- [STATED TASK] Only the lines from the one containing "Which is farthest from the wooden" to the end of the material are to be copied, exactly and in full; images stay out.

- [DATA PROVIDED]

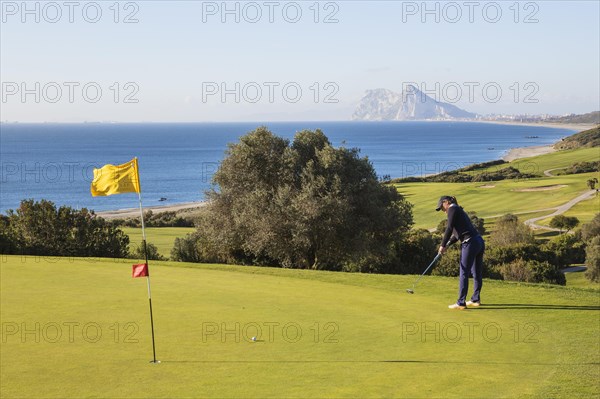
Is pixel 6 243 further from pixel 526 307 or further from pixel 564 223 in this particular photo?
pixel 564 223

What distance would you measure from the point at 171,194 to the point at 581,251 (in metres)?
72.5

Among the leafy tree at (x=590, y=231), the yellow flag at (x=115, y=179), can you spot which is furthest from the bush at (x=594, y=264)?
the yellow flag at (x=115, y=179)

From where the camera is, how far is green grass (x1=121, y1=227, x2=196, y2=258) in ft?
154

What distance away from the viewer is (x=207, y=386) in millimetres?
8352

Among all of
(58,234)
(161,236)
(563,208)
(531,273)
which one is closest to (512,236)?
(531,273)

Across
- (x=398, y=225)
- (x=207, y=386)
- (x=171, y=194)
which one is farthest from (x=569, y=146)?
(x=207, y=386)

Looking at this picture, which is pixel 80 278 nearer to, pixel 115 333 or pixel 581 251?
pixel 115 333

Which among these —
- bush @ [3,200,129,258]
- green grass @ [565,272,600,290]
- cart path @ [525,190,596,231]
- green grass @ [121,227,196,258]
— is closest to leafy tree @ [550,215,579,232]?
cart path @ [525,190,596,231]

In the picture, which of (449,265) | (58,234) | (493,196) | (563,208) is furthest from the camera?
(493,196)

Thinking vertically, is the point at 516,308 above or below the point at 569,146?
below

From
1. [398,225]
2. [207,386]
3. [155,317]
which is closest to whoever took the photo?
[207,386]

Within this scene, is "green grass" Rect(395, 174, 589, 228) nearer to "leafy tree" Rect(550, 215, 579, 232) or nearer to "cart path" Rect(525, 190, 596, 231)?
"cart path" Rect(525, 190, 596, 231)

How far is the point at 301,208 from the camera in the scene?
28172mm

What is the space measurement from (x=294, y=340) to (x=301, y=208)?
17771 millimetres
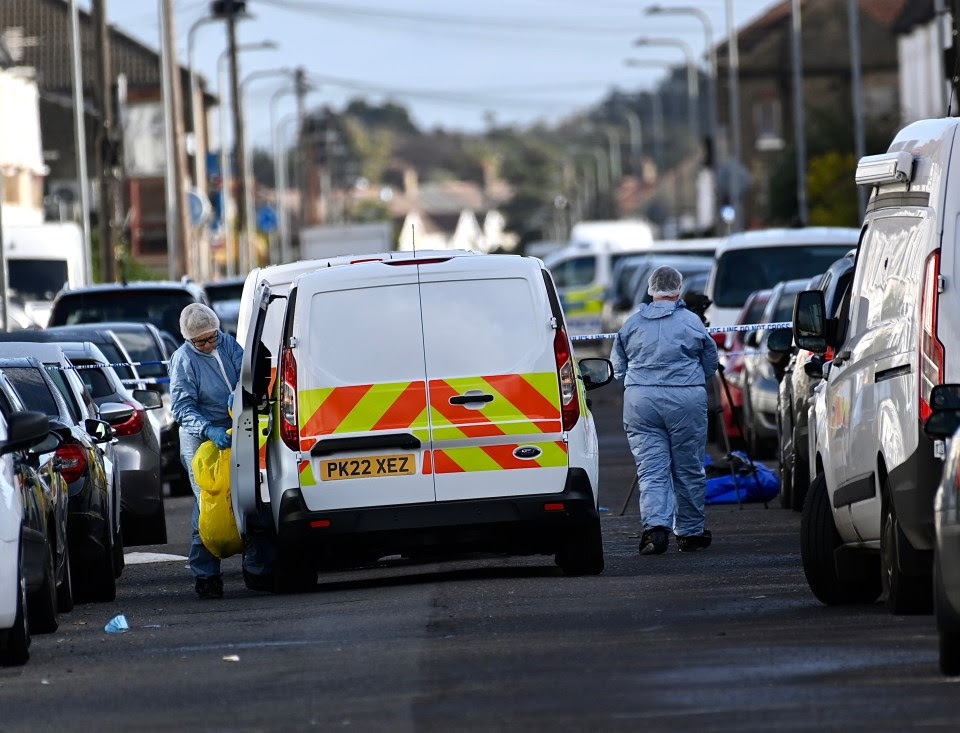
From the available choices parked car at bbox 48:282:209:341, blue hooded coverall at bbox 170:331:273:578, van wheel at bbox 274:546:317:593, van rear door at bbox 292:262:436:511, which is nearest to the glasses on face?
blue hooded coverall at bbox 170:331:273:578

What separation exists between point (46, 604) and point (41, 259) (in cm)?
3318

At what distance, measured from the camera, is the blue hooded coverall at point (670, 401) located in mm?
14844

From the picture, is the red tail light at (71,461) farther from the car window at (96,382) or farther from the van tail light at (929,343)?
the van tail light at (929,343)

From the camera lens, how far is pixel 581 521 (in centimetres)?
1292

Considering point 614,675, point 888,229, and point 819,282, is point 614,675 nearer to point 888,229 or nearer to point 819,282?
point 888,229

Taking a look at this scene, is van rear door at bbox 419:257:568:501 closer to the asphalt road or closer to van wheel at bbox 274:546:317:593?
the asphalt road

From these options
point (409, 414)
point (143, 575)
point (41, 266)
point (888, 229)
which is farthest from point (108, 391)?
point (41, 266)

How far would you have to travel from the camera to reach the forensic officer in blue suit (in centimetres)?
1484

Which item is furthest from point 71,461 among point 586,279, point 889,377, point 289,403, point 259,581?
point 586,279

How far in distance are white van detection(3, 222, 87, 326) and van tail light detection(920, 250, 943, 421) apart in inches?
1395

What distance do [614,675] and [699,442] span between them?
5.81m

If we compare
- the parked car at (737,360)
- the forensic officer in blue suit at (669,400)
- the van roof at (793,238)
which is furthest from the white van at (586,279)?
the forensic officer in blue suit at (669,400)

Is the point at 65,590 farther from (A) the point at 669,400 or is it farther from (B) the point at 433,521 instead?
(A) the point at 669,400

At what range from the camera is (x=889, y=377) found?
10328mm
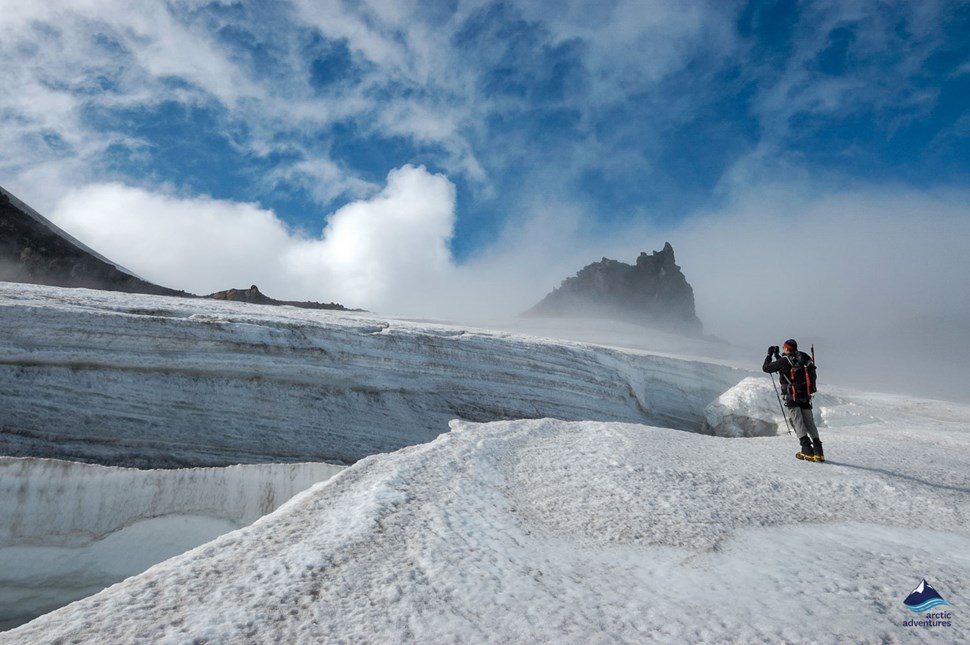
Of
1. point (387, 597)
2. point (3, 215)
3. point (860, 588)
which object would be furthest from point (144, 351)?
point (3, 215)

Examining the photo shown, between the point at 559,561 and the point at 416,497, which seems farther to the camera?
the point at 416,497

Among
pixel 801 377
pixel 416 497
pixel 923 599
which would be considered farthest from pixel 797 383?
pixel 416 497

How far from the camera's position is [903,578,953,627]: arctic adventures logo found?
2.16m

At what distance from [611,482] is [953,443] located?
6.24 metres

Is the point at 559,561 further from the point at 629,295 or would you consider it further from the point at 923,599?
the point at 629,295

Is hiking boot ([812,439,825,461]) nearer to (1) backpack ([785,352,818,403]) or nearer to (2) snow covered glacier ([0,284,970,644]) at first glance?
(2) snow covered glacier ([0,284,970,644])

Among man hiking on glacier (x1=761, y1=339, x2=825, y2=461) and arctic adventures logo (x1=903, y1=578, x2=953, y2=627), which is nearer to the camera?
arctic adventures logo (x1=903, y1=578, x2=953, y2=627)

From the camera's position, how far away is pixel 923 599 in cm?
233

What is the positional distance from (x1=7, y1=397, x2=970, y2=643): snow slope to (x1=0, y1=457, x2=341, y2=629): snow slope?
10.1ft

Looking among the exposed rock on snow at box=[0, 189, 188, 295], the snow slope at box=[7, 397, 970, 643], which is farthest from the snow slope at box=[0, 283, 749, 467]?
the exposed rock on snow at box=[0, 189, 188, 295]

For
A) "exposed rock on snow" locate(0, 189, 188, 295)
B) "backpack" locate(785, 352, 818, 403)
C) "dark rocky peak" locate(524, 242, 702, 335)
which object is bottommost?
"backpack" locate(785, 352, 818, 403)

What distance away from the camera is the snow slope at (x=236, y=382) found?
7867 millimetres

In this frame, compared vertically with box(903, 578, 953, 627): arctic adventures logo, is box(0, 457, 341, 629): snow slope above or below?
below

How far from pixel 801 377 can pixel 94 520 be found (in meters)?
7.75
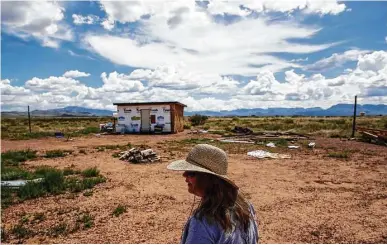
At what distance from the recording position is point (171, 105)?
94.7 feet

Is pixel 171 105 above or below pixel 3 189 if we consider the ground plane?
above

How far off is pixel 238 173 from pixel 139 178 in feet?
10.9

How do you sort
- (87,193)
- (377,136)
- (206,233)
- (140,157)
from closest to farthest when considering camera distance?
1. (206,233)
2. (87,193)
3. (140,157)
4. (377,136)

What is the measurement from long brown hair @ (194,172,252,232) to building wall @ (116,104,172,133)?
1053 inches

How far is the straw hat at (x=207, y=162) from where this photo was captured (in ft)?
6.98

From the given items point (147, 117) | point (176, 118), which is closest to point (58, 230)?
point (147, 117)

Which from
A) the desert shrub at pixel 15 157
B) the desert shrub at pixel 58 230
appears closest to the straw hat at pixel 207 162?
the desert shrub at pixel 58 230

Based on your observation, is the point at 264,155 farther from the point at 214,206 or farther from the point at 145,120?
the point at 145,120

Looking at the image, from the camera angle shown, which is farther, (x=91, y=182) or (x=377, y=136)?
(x=377, y=136)

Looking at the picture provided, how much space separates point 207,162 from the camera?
85.2 inches

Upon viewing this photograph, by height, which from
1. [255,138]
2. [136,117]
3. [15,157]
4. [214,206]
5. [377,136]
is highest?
[214,206]

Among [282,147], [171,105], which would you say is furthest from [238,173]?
[171,105]

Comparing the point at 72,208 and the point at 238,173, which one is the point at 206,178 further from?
the point at 238,173

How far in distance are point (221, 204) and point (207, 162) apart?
281mm
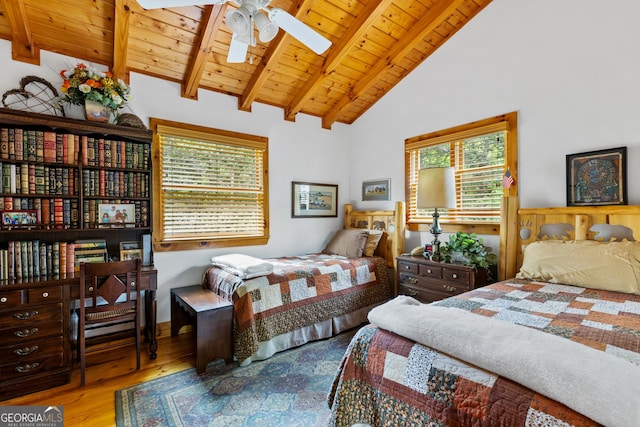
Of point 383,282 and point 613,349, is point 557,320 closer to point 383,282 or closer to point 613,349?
point 613,349

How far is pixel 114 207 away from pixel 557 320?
3159 mm

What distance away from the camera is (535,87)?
2.68 metres

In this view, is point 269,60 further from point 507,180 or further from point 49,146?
point 507,180

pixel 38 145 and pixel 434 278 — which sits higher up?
pixel 38 145

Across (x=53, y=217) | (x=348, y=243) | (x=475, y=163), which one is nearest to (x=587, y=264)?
(x=475, y=163)

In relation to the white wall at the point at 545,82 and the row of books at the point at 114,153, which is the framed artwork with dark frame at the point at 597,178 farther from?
the row of books at the point at 114,153

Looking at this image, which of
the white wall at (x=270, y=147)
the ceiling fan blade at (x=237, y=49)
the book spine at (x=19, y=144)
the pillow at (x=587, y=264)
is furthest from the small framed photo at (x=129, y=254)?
the pillow at (x=587, y=264)

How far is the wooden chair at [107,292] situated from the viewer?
2.19 meters

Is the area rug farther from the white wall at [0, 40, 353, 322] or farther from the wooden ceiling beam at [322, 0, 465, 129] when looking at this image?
the wooden ceiling beam at [322, 0, 465, 129]

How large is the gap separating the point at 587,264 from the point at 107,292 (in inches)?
131

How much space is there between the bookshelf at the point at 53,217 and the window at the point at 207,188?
0.28m

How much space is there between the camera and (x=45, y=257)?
7.75 ft

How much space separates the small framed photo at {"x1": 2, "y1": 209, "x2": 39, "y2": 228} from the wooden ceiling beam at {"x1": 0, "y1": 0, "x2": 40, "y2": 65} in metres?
1.25

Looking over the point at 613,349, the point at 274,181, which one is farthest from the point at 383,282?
the point at 613,349
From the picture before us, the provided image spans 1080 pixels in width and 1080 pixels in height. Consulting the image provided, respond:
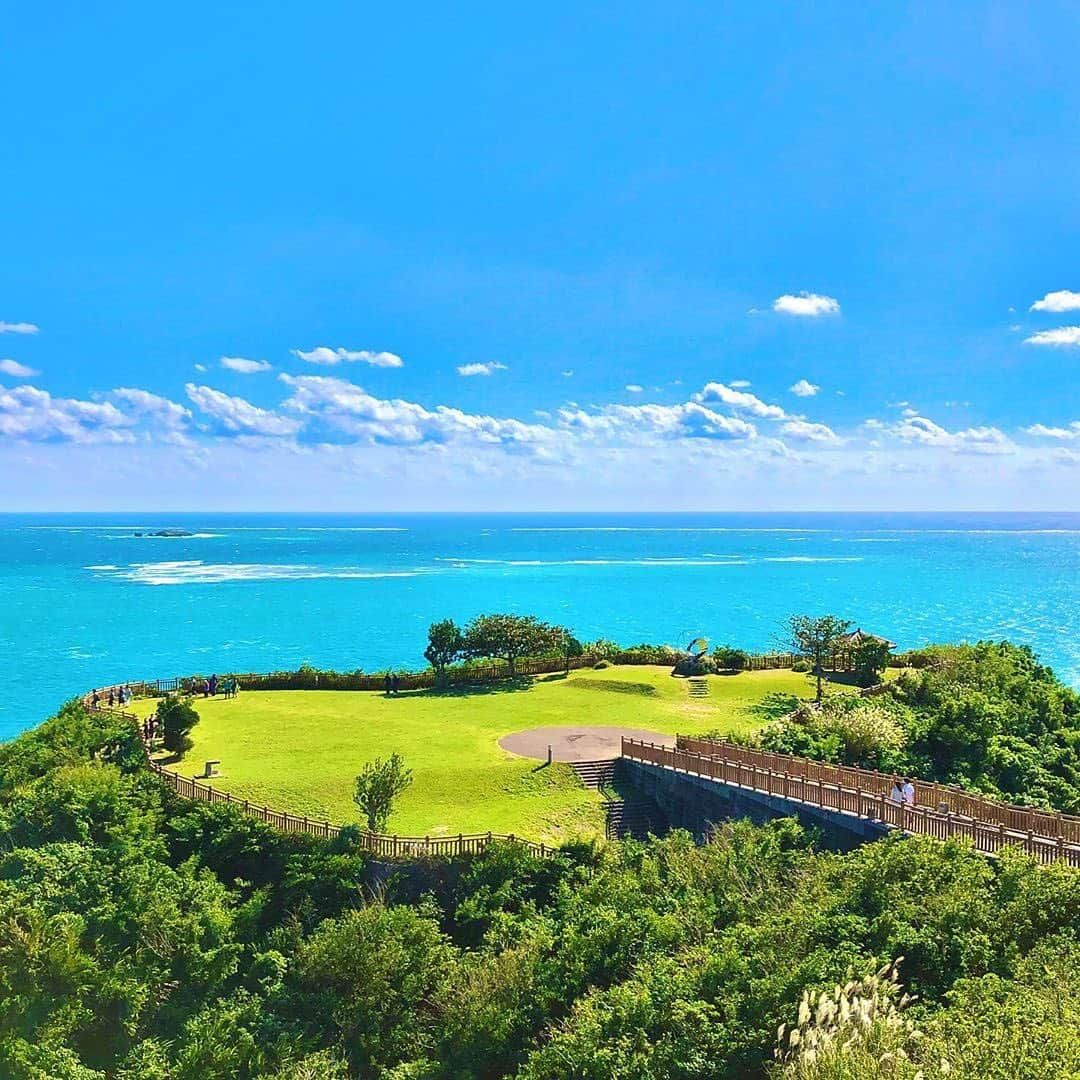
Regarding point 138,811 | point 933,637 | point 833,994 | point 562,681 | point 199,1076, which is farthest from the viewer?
point 933,637

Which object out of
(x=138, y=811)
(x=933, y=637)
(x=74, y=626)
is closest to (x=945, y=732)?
(x=138, y=811)

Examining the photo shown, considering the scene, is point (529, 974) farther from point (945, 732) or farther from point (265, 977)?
point (945, 732)

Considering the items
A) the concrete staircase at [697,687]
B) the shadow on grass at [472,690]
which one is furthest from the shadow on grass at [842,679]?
the shadow on grass at [472,690]

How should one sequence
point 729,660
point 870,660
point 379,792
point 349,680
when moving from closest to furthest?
point 379,792, point 870,660, point 349,680, point 729,660

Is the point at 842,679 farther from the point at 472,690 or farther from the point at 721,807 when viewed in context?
the point at 721,807

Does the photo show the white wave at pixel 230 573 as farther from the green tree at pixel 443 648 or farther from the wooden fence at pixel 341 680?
the green tree at pixel 443 648

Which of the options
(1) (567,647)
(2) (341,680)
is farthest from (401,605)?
(2) (341,680)
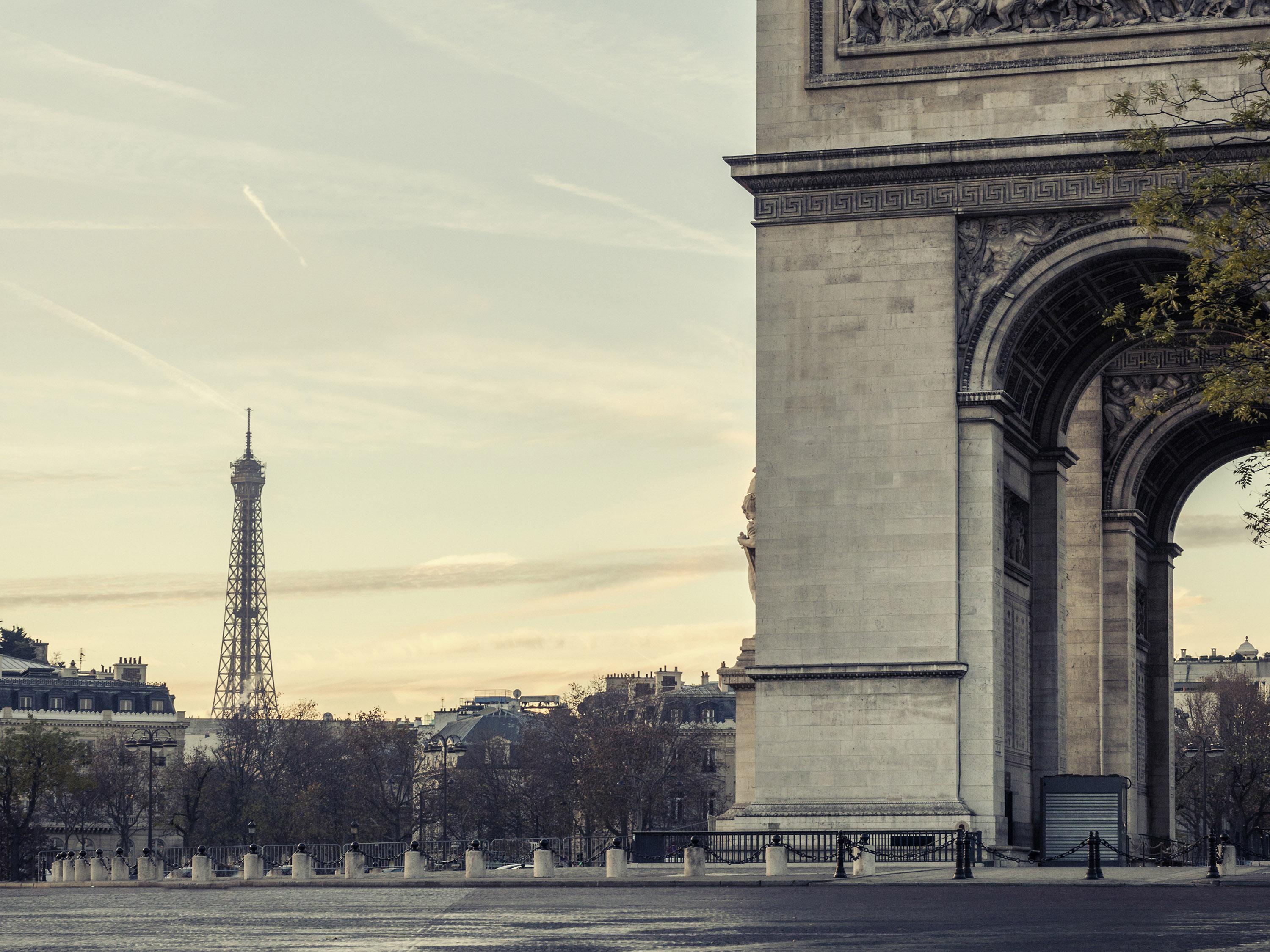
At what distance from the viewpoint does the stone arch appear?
4119cm

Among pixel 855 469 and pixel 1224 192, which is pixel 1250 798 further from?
pixel 1224 192

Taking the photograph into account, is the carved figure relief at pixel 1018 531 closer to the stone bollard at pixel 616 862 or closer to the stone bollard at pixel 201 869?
the stone bollard at pixel 616 862

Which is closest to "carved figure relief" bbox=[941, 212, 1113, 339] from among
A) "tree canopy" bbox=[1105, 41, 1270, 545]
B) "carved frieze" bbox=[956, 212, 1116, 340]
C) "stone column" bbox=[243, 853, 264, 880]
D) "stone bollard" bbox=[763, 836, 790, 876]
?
"carved frieze" bbox=[956, 212, 1116, 340]

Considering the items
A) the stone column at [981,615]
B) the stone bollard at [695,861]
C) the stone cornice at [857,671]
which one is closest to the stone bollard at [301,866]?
the stone bollard at [695,861]

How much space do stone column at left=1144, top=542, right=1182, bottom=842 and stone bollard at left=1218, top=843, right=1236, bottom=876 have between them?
53.5ft

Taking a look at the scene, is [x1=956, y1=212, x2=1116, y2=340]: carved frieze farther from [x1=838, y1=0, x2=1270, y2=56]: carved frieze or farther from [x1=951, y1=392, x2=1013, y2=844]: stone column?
[x1=838, y1=0, x2=1270, y2=56]: carved frieze

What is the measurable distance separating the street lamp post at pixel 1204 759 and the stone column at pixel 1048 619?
182ft

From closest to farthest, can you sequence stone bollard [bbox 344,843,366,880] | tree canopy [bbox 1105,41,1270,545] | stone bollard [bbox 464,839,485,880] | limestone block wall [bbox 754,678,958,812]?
tree canopy [bbox 1105,41,1270,545]
limestone block wall [bbox 754,678,958,812]
stone bollard [bbox 464,839,485,880]
stone bollard [bbox 344,843,366,880]

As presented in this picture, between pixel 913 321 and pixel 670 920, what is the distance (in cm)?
1915

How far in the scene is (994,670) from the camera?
40.7m

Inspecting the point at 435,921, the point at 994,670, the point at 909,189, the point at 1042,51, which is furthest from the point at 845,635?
the point at 435,921

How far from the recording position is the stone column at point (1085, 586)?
52875mm

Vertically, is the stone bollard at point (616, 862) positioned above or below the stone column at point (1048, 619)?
below

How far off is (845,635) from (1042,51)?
11394 millimetres
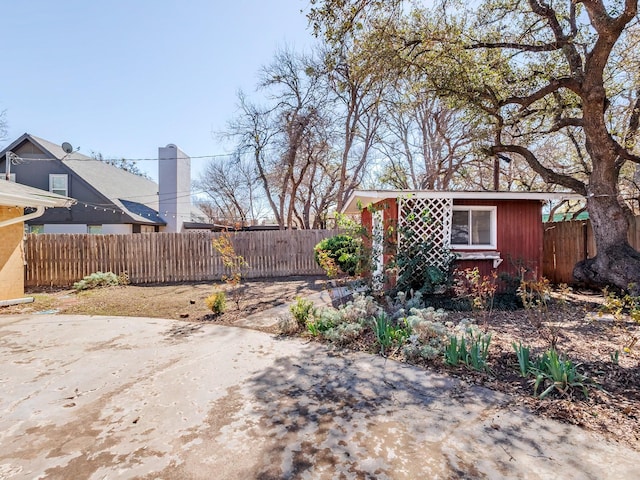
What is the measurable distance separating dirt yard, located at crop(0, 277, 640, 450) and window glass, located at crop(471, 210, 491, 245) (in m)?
1.95

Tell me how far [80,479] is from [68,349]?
2924 millimetres

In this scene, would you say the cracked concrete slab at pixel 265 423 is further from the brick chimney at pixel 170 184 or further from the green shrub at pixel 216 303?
the brick chimney at pixel 170 184

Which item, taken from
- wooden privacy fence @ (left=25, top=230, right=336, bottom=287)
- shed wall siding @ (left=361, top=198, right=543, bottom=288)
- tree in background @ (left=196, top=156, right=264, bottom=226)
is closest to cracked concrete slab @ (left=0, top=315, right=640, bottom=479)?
shed wall siding @ (left=361, top=198, right=543, bottom=288)

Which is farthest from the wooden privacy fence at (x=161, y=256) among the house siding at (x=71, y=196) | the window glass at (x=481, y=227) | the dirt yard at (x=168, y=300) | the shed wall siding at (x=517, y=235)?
the house siding at (x=71, y=196)

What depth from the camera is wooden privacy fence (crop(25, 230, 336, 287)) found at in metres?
9.02

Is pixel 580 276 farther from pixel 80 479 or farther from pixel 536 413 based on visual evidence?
pixel 80 479

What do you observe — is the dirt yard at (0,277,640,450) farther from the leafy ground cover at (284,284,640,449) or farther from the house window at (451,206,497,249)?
the house window at (451,206,497,249)

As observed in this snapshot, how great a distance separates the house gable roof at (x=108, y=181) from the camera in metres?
14.3

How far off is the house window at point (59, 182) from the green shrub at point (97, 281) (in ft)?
26.1

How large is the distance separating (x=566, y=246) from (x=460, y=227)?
3.48 metres

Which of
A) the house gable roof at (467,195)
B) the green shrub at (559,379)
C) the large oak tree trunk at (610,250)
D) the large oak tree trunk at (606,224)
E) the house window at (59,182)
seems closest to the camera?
the green shrub at (559,379)

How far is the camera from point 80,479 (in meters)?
1.85

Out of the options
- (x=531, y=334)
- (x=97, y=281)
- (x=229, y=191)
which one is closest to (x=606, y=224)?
(x=531, y=334)

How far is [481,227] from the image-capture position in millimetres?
7367
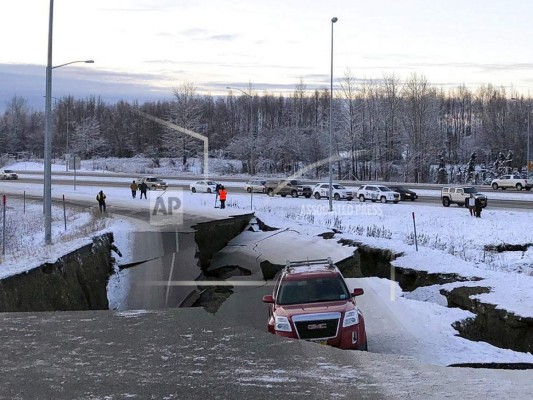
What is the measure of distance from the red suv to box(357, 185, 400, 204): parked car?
113ft

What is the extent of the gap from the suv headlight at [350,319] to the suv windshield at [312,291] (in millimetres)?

- [EXERCISE RESPONSE]
Which is farthest from the wooden privacy fence at (x=161, y=256) among the house siding at (x=71, y=196) | the window glass at (x=481, y=227) | the dirt yard at (x=168, y=300) | the shed wall siding at (x=517, y=235)?
the house siding at (x=71, y=196)

What depth from the camera is wooden privacy fence (crop(25, 230, 336, 287)) found at in metres?
9.02

Is pixel 580 276 farther from pixel 80 479 or farther from pixel 536 413 based on visual evidence?
pixel 80 479

What do you observe — is the dirt yard at (0,277,640,450) farther from the leafy ground cover at (284,284,640,449) or farther from the house window at (451,206,497,249)?
the house window at (451,206,497,249)

As observed in this snapshot, how great a distance separates the house gable roof at (x=108, y=181) from the camera in metres?
14.3

How far off is the house window at point (59, 182) from the green shrub at point (97, 281) (in ft)?
26.1

How large is the distance separating (x=566, y=246) from (x=460, y=227)?
3.48 metres

Which of
A) the house gable roof at (467,195)
B) the green shrub at (559,379)
C) the large oak tree trunk at (610,250)
D) the large oak tree trunk at (606,224)
E) the house window at (59,182)
seems closest to the camera?
the green shrub at (559,379)

How far is the camera from point 80,479 (in meters)?
1.85

Out of the options
- (x=531, y=334)
- (x=97, y=281)
- (x=229, y=191)
which one is closest to (x=606, y=224)?
(x=531, y=334)

How far is [481,227] from the image-capture position in millimetres?
7367
What is the measure of distance from the red suv to box(357, 185, 400, 204): parked car?
113ft

What is the extent of the gap from the suv headlight at [350,319] to the suv windshield at [312,291] (in millimetres)?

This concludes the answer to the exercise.